_TEXTE PROPOSÉ_:
★ ★ ★

Intervention de Noël Mamère

Séance en hémicycle du 16 février 2016 à 15h00
Prorogation de l'état d'urgence — Motion de rejet préalable

Photo issue du site de l'Assemblée nationale ou de WikipediaNoël Mamère :

Monsieur le président, monsieur le ministre, monsieur le président de la commission des lois, monsieur le rapporteur, mes chers collègues, la semaine dernière, nous débattions et votions sur la constitutionnalisation de l’état d’urgence. Début mars, nous serons appelés à nous prononcer sur une nouvelle loi antiterroriste. Semaine après semaine, le populisme pénal prospère !

Nous sommes donc réunis aujourd’hui pour décider de la prorogation ou non de l’état d’urgence jusqu’au 26 mai prochain, soit encore trois mois de régime d’exception, au nom de la lutte contre le terrorisme. Le 19 novembre dernier, avec cinq autres de mes collègues, j’avais refusé la première prorogation de l’état d’urgence estimant, entre autres, qu’au-delà de douze jours, il devenait inefficace, inutile et dangereux.

Trois mois après, je dois avouer que les faits ont confirmé cette analyse. L’état d’exception, que nous appellerons « état de sécurité », est devenu la règle de la République.

★ ★ ★

Éléments d'un jeu de données:
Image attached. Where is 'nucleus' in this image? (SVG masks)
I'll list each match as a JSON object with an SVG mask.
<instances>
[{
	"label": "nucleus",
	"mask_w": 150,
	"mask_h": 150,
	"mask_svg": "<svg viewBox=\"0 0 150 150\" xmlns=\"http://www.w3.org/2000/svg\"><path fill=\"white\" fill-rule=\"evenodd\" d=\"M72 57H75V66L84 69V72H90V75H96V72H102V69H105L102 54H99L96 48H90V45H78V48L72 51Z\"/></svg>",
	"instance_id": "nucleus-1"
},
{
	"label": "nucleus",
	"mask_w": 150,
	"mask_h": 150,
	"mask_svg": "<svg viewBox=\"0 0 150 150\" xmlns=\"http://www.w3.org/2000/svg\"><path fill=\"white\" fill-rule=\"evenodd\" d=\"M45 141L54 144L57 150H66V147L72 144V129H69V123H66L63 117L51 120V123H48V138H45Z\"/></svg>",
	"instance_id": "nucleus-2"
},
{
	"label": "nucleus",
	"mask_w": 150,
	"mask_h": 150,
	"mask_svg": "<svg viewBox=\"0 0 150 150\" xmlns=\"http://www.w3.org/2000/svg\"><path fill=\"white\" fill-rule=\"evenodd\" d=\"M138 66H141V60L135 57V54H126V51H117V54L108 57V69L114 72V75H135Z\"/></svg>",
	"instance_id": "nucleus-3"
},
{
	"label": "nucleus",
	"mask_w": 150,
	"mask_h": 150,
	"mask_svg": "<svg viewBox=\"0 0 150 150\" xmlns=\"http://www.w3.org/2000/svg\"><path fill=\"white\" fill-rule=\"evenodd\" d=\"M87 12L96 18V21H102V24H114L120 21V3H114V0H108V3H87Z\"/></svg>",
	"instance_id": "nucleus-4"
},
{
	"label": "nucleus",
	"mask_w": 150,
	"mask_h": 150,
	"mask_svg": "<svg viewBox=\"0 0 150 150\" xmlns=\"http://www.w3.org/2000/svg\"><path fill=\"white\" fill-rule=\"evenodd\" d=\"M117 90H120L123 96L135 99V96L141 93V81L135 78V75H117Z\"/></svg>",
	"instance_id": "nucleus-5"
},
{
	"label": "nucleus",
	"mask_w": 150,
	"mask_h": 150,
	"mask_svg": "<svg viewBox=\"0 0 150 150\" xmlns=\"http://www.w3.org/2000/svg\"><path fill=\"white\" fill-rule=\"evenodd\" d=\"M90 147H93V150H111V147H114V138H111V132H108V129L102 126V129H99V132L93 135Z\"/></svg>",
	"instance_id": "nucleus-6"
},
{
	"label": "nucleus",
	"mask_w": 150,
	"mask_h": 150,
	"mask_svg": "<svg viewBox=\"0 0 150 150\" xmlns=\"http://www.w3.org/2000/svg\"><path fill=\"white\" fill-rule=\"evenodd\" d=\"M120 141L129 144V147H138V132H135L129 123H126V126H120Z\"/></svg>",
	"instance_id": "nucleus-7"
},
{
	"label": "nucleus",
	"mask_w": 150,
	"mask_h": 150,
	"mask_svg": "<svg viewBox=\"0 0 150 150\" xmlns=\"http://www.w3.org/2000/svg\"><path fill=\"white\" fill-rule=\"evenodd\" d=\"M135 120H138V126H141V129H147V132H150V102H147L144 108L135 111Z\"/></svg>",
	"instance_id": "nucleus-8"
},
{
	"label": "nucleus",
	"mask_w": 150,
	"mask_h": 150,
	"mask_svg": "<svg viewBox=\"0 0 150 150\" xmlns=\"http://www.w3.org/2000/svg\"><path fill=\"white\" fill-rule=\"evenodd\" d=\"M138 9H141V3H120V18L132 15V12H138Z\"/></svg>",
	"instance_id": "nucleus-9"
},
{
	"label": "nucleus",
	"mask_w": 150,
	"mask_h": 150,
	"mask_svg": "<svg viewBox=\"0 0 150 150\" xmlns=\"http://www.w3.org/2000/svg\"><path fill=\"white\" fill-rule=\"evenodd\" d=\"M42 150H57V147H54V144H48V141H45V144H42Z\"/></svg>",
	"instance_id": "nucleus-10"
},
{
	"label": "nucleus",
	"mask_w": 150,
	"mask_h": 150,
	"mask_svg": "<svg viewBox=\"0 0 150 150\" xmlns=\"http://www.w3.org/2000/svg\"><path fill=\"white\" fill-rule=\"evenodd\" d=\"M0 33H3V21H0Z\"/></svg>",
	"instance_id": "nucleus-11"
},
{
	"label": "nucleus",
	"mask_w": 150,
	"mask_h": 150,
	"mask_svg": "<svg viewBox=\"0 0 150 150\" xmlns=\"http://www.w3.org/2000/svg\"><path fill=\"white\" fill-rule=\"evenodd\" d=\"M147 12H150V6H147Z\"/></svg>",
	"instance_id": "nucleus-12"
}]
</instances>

★ ★ ★

_TÂCHES ET EXERCICES_:
a: Recopiez le passage de l'intervention sur l'état d'urgence compris entre « Trois mois après, je » et « de la République. », bornes incluses.
b: Résumez l'intervention sur l'état d'urgence en deux phrases.

_RÉPONSES PAR TÂCHE_:
a:
Trois mois après, je dois avouer que les faits ont confirmé cette analyse. L’état d’exception, que nous appellerons « état de sécurité », est devenu la règle de la République.

b: Noël Mamère rappelle que l'Assemblée doit décider de proroger ou non l'état d'urgence jusqu'au 26 mai, soit trois mois supplémentaires de régime d'exception au nom de la lutte contre le terrorisme. Ayant refusé la première prorogation le 19 novembre en jugeant ce régime inefficace, inutile et dangereux au-delà de douze jours, Noël Mamère affirme que les faits ont confirmé cette analyse et que l'état d'exception est devenu la règle de la République.